In other words, the remaining health depends on the exact path taken and the cumulative effect of demons and magic orbs along that path. Since this information is not captured by memo[i][j], we cannot formulate a correct state transition using this definition.

Correct Approach

To correctly solve the problem, we need to think in reverse. Define memo[i][j] as the minimum health required upon entering cell(i, j) such that the hero can reach the bottom-right cell with strictly positive health. The base case is memo[m - 1][n - 1].
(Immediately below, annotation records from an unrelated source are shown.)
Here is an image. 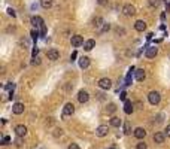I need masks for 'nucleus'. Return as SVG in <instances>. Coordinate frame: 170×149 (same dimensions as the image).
Wrapping results in <instances>:
<instances>
[{
    "label": "nucleus",
    "mask_w": 170,
    "mask_h": 149,
    "mask_svg": "<svg viewBox=\"0 0 170 149\" xmlns=\"http://www.w3.org/2000/svg\"><path fill=\"white\" fill-rule=\"evenodd\" d=\"M33 64H40V60L36 57V58H33Z\"/></svg>",
    "instance_id": "obj_38"
},
{
    "label": "nucleus",
    "mask_w": 170,
    "mask_h": 149,
    "mask_svg": "<svg viewBox=\"0 0 170 149\" xmlns=\"http://www.w3.org/2000/svg\"><path fill=\"white\" fill-rule=\"evenodd\" d=\"M75 58H76V52H73V54H72V57H70V60H72V61H73Z\"/></svg>",
    "instance_id": "obj_39"
},
{
    "label": "nucleus",
    "mask_w": 170,
    "mask_h": 149,
    "mask_svg": "<svg viewBox=\"0 0 170 149\" xmlns=\"http://www.w3.org/2000/svg\"><path fill=\"white\" fill-rule=\"evenodd\" d=\"M75 113V106L73 103H66L64 109H63V118H67V116H72Z\"/></svg>",
    "instance_id": "obj_2"
},
{
    "label": "nucleus",
    "mask_w": 170,
    "mask_h": 149,
    "mask_svg": "<svg viewBox=\"0 0 170 149\" xmlns=\"http://www.w3.org/2000/svg\"><path fill=\"white\" fill-rule=\"evenodd\" d=\"M160 3H161V0H149V5H151L152 8H157Z\"/></svg>",
    "instance_id": "obj_27"
},
{
    "label": "nucleus",
    "mask_w": 170,
    "mask_h": 149,
    "mask_svg": "<svg viewBox=\"0 0 170 149\" xmlns=\"http://www.w3.org/2000/svg\"><path fill=\"white\" fill-rule=\"evenodd\" d=\"M32 24H33V27H42V26H45L43 19L40 16H32Z\"/></svg>",
    "instance_id": "obj_14"
},
{
    "label": "nucleus",
    "mask_w": 170,
    "mask_h": 149,
    "mask_svg": "<svg viewBox=\"0 0 170 149\" xmlns=\"http://www.w3.org/2000/svg\"><path fill=\"white\" fill-rule=\"evenodd\" d=\"M15 133H16L18 137H24V136L27 134V127L22 125V124H21V125H16L15 127Z\"/></svg>",
    "instance_id": "obj_9"
},
{
    "label": "nucleus",
    "mask_w": 170,
    "mask_h": 149,
    "mask_svg": "<svg viewBox=\"0 0 170 149\" xmlns=\"http://www.w3.org/2000/svg\"><path fill=\"white\" fill-rule=\"evenodd\" d=\"M164 139H166V134H164V133H155V134H154V142L158 143V145L164 143Z\"/></svg>",
    "instance_id": "obj_16"
},
{
    "label": "nucleus",
    "mask_w": 170,
    "mask_h": 149,
    "mask_svg": "<svg viewBox=\"0 0 170 149\" xmlns=\"http://www.w3.org/2000/svg\"><path fill=\"white\" fill-rule=\"evenodd\" d=\"M115 110H116V106H115L113 103H109L108 107H106V112H108V113H113Z\"/></svg>",
    "instance_id": "obj_24"
},
{
    "label": "nucleus",
    "mask_w": 170,
    "mask_h": 149,
    "mask_svg": "<svg viewBox=\"0 0 170 149\" xmlns=\"http://www.w3.org/2000/svg\"><path fill=\"white\" fill-rule=\"evenodd\" d=\"M99 87H100L102 90H109V88L112 87V81H110L109 78H102V79L99 81Z\"/></svg>",
    "instance_id": "obj_5"
},
{
    "label": "nucleus",
    "mask_w": 170,
    "mask_h": 149,
    "mask_svg": "<svg viewBox=\"0 0 170 149\" xmlns=\"http://www.w3.org/2000/svg\"><path fill=\"white\" fill-rule=\"evenodd\" d=\"M123 12H124V15H127V16H131V15H134V14H136V8H134L133 5H124V8H123Z\"/></svg>",
    "instance_id": "obj_8"
},
{
    "label": "nucleus",
    "mask_w": 170,
    "mask_h": 149,
    "mask_svg": "<svg viewBox=\"0 0 170 149\" xmlns=\"http://www.w3.org/2000/svg\"><path fill=\"white\" fill-rule=\"evenodd\" d=\"M157 54H158V48H157V46H149V48H146V52H145V55H146L148 58H154Z\"/></svg>",
    "instance_id": "obj_7"
},
{
    "label": "nucleus",
    "mask_w": 170,
    "mask_h": 149,
    "mask_svg": "<svg viewBox=\"0 0 170 149\" xmlns=\"http://www.w3.org/2000/svg\"><path fill=\"white\" fill-rule=\"evenodd\" d=\"M9 143H11V137L5 136V137L2 139V145H9Z\"/></svg>",
    "instance_id": "obj_31"
},
{
    "label": "nucleus",
    "mask_w": 170,
    "mask_h": 149,
    "mask_svg": "<svg viewBox=\"0 0 170 149\" xmlns=\"http://www.w3.org/2000/svg\"><path fill=\"white\" fill-rule=\"evenodd\" d=\"M110 125H112V127H119V125H121V118L112 116V118H110Z\"/></svg>",
    "instance_id": "obj_20"
},
{
    "label": "nucleus",
    "mask_w": 170,
    "mask_h": 149,
    "mask_svg": "<svg viewBox=\"0 0 170 149\" xmlns=\"http://www.w3.org/2000/svg\"><path fill=\"white\" fill-rule=\"evenodd\" d=\"M164 134H166L167 137H170V124H169V125L166 127V131H164Z\"/></svg>",
    "instance_id": "obj_35"
},
{
    "label": "nucleus",
    "mask_w": 170,
    "mask_h": 149,
    "mask_svg": "<svg viewBox=\"0 0 170 149\" xmlns=\"http://www.w3.org/2000/svg\"><path fill=\"white\" fill-rule=\"evenodd\" d=\"M97 3H99L100 6H106L109 3V0H97Z\"/></svg>",
    "instance_id": "obj_32"
},
{
    "label": "nucleus",
    "mask_w": 170,
    "mask_h": 149,
    "mask_svg": "<svg viewBox=\"0 0 170 149\" xmlns=\"http://www.w3.org/2000/svg\"><path fill=\"white\" fill-rule=\"evenodd\" d=\"M136 149H148V146H146V143H145V142H139L136 145Z\"/></svg>",
    "instance_id": "obj_25"
},
{
    "label": "nucleus",
    "mask_w": 170,
    "mask_h": 149,
    "mask_svg": "<svg viewBox=\"0 0 170 149\" xmlns=\"http://www.w3.org/2000/svg\"><path fill=\"white\" fill-rule=\"evenodd\" d=\"M40 5H42V8H45V9H49V8L52 6V0H40Z\"/></svg>",
    "instance_id": "obj_22"
},
{
    "label": "nucleus",
    "mask_w": 170,
    "mask_h": 149,
    "mask_svg": "<svg viewBox=\"0 0 170 149\" xmlns=\"http://www.w3.org/2000/svg\"><path fill=\"white\" fill-rule=\"evenodd\" d=\"M119 98H121V100H124V102H127V92L123 91V92H121V95H119Z\"/></svg>",
    "instance_id": "obj_33"
},
{
    "label": "nucleus",
    "mask_w": 170,
    "mask_h": 149,
    "mask_svg": "<svg viewBox=\"0 0 170 149\" xmlns=\"http://www.w3.org/2000/svg\"><path fill=\"white\" fill-rule=\"evenodd\" d=\"M40 33H42V36H45V34H46V27H45V26H42V27H40Z\"/></svg>",
    "instance_id": "obj_36"
},
{
    "label": "nucleus",
    "mask_w": 170,
    "mask_h": 149,
    "mask_svg": "<svg viewBox=\"0 0 170 149\" xmlns=\"http://www.w3.org/2000/svg\"><path fill=\"white\" fill-rule=\"evenodd\" d=\"M134 76H136V79H137L139 82H143L145 78H146V73H145L143 69H137V70L134 72Z\"/></svg>",
    "instance_id": "obj_12"
},
{
    "label": "nucleus",
    "mask_w": 170,
    "mask_h": 149,
    "mask_svg": "<svg viewBox=\"0 0 170 149\" xmlns=\"http://www.w3.org/2000/svg\"><path fill=\"white\" fill-rule=\"evenodd\" d=\"M164 2H166V3H170V0H164Z\"/></svg>",
    "instance_id": "obj_40"
},
{
    "label": "nucleus",
    "mask_w": 170,
    "mask_h": 149,
    "mask_svg": "<svg viewBox=\"0 0 170 149\" xmlns=\"http://www.w3.org/2000/svg\"><path fill=\"white\" fill-rule=\"evenodd\" d=\"M108 133H109V127L108 125H100V127H97V130H95V136L97 137H105V136H108Z\"/></svg>",
    "instance_id": "obj_3"
},
{
    "label": "nucleus",
    "mask_w": 170,
    "mask_h": 149,
    "mask_svg": "<svg viewBox=\"0 0 170 149\" xmlns=\"http://www.w3.org/2000/svg\"><path fill=\"white\" fill-rule=\"evenodd\" d=\"M133 133H134V137H137V139H143L146 136V131H145V128H142V127H137Z\"/></svg>",
    "instance_id": "obj_15"
},
{
    "label": "nucleus",
    "mask_w": 170,
    "mask_h": 149,
    "mask_svg": "<svg viewBox=\"0 0 170 149\" xmlns=\"http://www.w3.org/2000/svg\"><path fill=\"white\" fill-rule=\"evenodd\" d=\"M37 37H39V32H37V30H32V39H33V40H37Z\"/></svg>",
    "instance_id": "obj_28"
},
{
    "label": "nucleus",
    "mask_w": 170,
    "mask_h": 149,
    "mask_svg": "<svg viewBox=\"0 0 170 149\" xmlns=\"http://www.w3.org/2000/svg\"><path fill=\"white\" fill-rule=\"evenodd\" d=\"M90 66V58L88 57H81L79 58V67L81 69H87Z\"/></svg>",
    "instance_id": "obj_19"
},
{
    "label": "nucleus",
    "mask_w": 170,
    "mask_h": 149,
    "mask_svg": "<svg viewBox=\"0 0 170 149\" xmlns=\"http://www.w3.org/2000/svg\"><path fill=\"white\" fill-rule=\"evenodd\" d=\"M133 110H134V106H133V103H131L130 100H127V102L124 103V112H126L127 115H130Z\"/></svg>",
    "instance_id": "obj_17"
},
{
    "label": "nucleus",
    "mask_w": 170,
    "mask_h": 149,
    "mask_svg": "<svg viewBox=\"0 0 170 149\" xmlns=\"http://www.w3.org/2000/svg\"><path fill=\"white\" fill-rule=\"evenodd\" d=\"M46 55H48V58L52 60V61H57L60 58V52L57 51V49H49V51L46 52Z\"/></svg>",
    "instance_id": "obj_10"
},
{
    "label": "nucleus",
    "mask_w": 170,
    "mask_h": 149,
    "mask_svg": "<svg viewBox=\"0 0 170 149\" xmlns=\"http://www.w3.org/2000/svg\"><path fill=\"white\" fill-rule=\"evenodd\" d=\"M63 134V130L60 128V130H55V133H54V136H61Z\"/></svg>",
    "instance_id": "obj_37"
},
{
    "label": "nucleus",
    "mask_w": 170,
    "mask_h": 149,
    "mask_svg": "<svg viewBox=\"0 0 170 149\" xmlns=\"http://www.w3.org/2000/svg\"><path fill=\"white\" fill-rule=\"evenodd\" d=\"M148 100H149V103L151 105H158L160 103V100H161V95H160V92L158 91H151L149 94H148Z\"/></svg>",
    "instance_id": "obj_1"
},
{
    "label": "nucleus",
    "mask_w": 170,
    "mask_h": 149,
    "mask_svg": "<svg viewBox=\"0 0 170 149\" xmlns=\"http://www.w3.org/2000/svg\"><path fill=\"white\" fill-rule=\"evenodd\" d=\"M8 15H9V16H12V18H15V16H16V14H15V11H14L12 8H8Z\"/></svg>",
    "instance_id": "obj_30"
},
{
    "label": "nucleus",
    "mask_w": 170,
    "mask_h": 149,
    "mask_svg": "<svg viewBox=\"0 0 170 149\" xmlns=\"http://www.w3.org/2000/svg\"><path fill=\"white\" fill-rule=\"evenodd\" d=\"M78 100H79V103H87L88 100H90V94L85 91V90H81L79 91V94H78Z\"/></svg>",
    "instance_id": "obj_6"
},
{
    "label": "nucleus",
    "mask_w": 170,
    "mask_h": 149,
    "mask_svg": "<svg viewBox=\"0 0 170 149\" xmlns=\"http://www.w3.org/2000/svg\"><path fill=\"white\" fill-rule=\"evenodd\" d=\"M108 149H115V148H108Z\"/></svg>",
    "instance_id": "obj_41"
},
{
    "label": "nucleus",
    "mask_w": 170,
    "mask_h": 149,
    "mask_svg": "<svg viewBox=\"0 0 170 149\" xmlns=\"http://www.w3.org/2000/svg\"><path fill=\"white\" fill-rule=\"evenodd\" d=\"M12 112H14L15 115L24 113V105H22V103H15V105L12 106Z\"/></svg>",
    "instance_id": "obj_13"
},
{
    "label": "nucleus",
    "mask_w": 170,
    "mask_h": 149,
    "mask_svg": "<svg viewBox=\"0 0 170 149\" xmlns=\"http://www.w3.org/2000/svg\"><path fill=\"white\" fill-rule=\"evenodd\" d=\"M93 24H94L95 27H100L102 24H105V22H103V19H102L100 16H97V18H94V19H93Z\"/></svg>",
    "instance_id": "obj_23"
},
{
    "label": "nucleus",
    "mask_w": 170,
    "mask_h": 149,
    "mask_svg": "<svg viewBox=\"0 0 170 149\" xmlns=\"http://www.w3.org/2000/svg\"><path fill=\"white\" fill-rule=\"evenodd\" d=\"M70 42H72V45H73V46L76 48V46H81V45H84V37H82L81 34H75V36H72Z\"/></svg>",
    "instance_id": "obj_4"
},
{
    "label": "nucleus",
    "mask_w": 170,
    "mask_h": 149,
    "mask_svg": "<svg viewBox=\"0 0 170 149\" xmlns=\"http://www.w3.org/2000/svg\"><path fill=\"white\" fill-rule=\"evenodd\" d=\"M67 149H79V146H78V143H70Z\"/></svg>",
    "instance_id": "obj_34"
},
{
    "label": "nucleus",
    "mask_w": 170,
    "mask_h": 149,
    "mask_svg": "<svg viewBox=\"0 0 170 149\" xmlns=\"http://www.w3.org/2000/svg\"><path fill=\"white\" fill-rule=\"evenodd\" d=\"M6 90H8V91H11V92H12V91H14V90H15V84H14V82H9V84H8V85H6Z\"/></svg>",
    "instance_id": "obj_29"
},
{
    "label": "nucleus",
    "mask_w": 170,
    "mask_h": 149,
    "mask_svg": "<svg viewBox=\"0 0 170 149\" xmlns=\"http://www.w3.org/2000/svg\"><path fill=\"white\" fill-rule=\"evenodd\" d=\"M134 29L137 32H145V30H146V22H145L143 19H137L134 22Z\"/></svg>",
    "instance_id": "obj_11"
},
{
    "label": "nucleus",
    "mask_w": 170,
    "mask_h": 149,
    "mask_svg": "<svg viewBox=\"0 0 170 149\" xmlns=\"http://www.w3.org/2000/svg\"><path fill=\"white\" fill-rule=\"evenodd\" d=\"M94 46H95V40H94V39H88V40L84 43V49H85V51H91Z\"/></svg>",
    "instance_id": "obj_18"
},
{
    "label": "nucleus",
    "mask_w": 170,
    "mask_h": 149,
    "mask_svg": "<svg viewBox=\"0 0 170 149\" xmlns=\"http://www.w3.org/2000/svg\"><path fill=\"white\" fill-rule=\"evenodd\" d=\"M124 134H131V124L128 122V121H126L124 122Z\"/></svg>",
    "instance_id": "obj_21"
},
{
    "label": "nucleus",
    "mask_w": 170,
    "mask_h": 149,
    "mask_svg": "<svg viewBox=\"0 0 170 149\" xmlns=\"http://www.w3.org/2000/svg\"><path fill=\"white\" fill-rule=\"evenodd\" d=\"M109 29H110V26H109V24H106V22H105V24H103V27L99 30V33H105V32H108Z\"/></svg>",
    "instance_id": "obj_26"
}]
</instances>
For any cell (i, j), the hero can move either right or down. To minimize the required health at the current cell, we choose the path that requires less health among these two options. After accounting for the health change caused by dungeon[i][j], the remaining health must still be at least 1.

Therefore, the state transition equation is: dp[i][j] = Math.max(Math.min(dp[i + 1][j], dp[i][j + 1]) - dungeon[i][j], 1).

Complexity

Time complexity: $O(mn)$ , m * n states, each $O(1)$ .
Space complexity: $O(mn)$ , memo: $O(mn)$ + m * n function stacks, each $O(1)$

Code

class Solution {
    public int calculateMinimumHP(int[][] dungeon) {
        int m = dungeon.length, n = dungeon[0].length;
        // memo[i][j]: minimum health required, starting from (i, j), leaving the bottom right with positive health
        Integer[][] memo = new Integer[m][n];

        return dp(dungeon, 0, 0, memo);
        // for (int i = 0; i < m; i++)
        //     for (int j = 0; j < n; j++)
        //         System.out.printf("(%d, %d): %d\n", i, j, memo[i][j]);
    }

    private int dp(int[][] dungeon, int i, int j, Integer[][] memo) {
        int m = dungeon.length, n = dungeon[0].length;

        if (i == m - 1 && j ==  n - 1) {
            memo[i][j] = dungeon[i][j] < 0 ? -dungeon[i][j] + 1 : 1;
            return memo[i][j];
        }

        if (memo[i][j] != null)
            return memo[i][j];

        int minHealth = Integer.MAX_VALUE, health = 0;
        // memo[i][j] + dungeon[i + 1][j] or dungeon[i][j + 1] >= memo[i + 1][j] or memo[i][j + 1]
        // down
        if (i + 1 < m) {
            health = Math.max(dp(dungeon, i + 1, j, memo) - dungeon[i][j], 1);
            minHealth = Math.min(minHealth, health);
        }
        // right
        if (j + 1 < n) {
            health = Math.max(dp(dungeon, i, j + 1, memo) - dungeon[i][j], 1);
            minHealth = Math.min(minHealth, health);
        }
        memo[i][j] = minHealth;

        return memo[i][j];
    }
}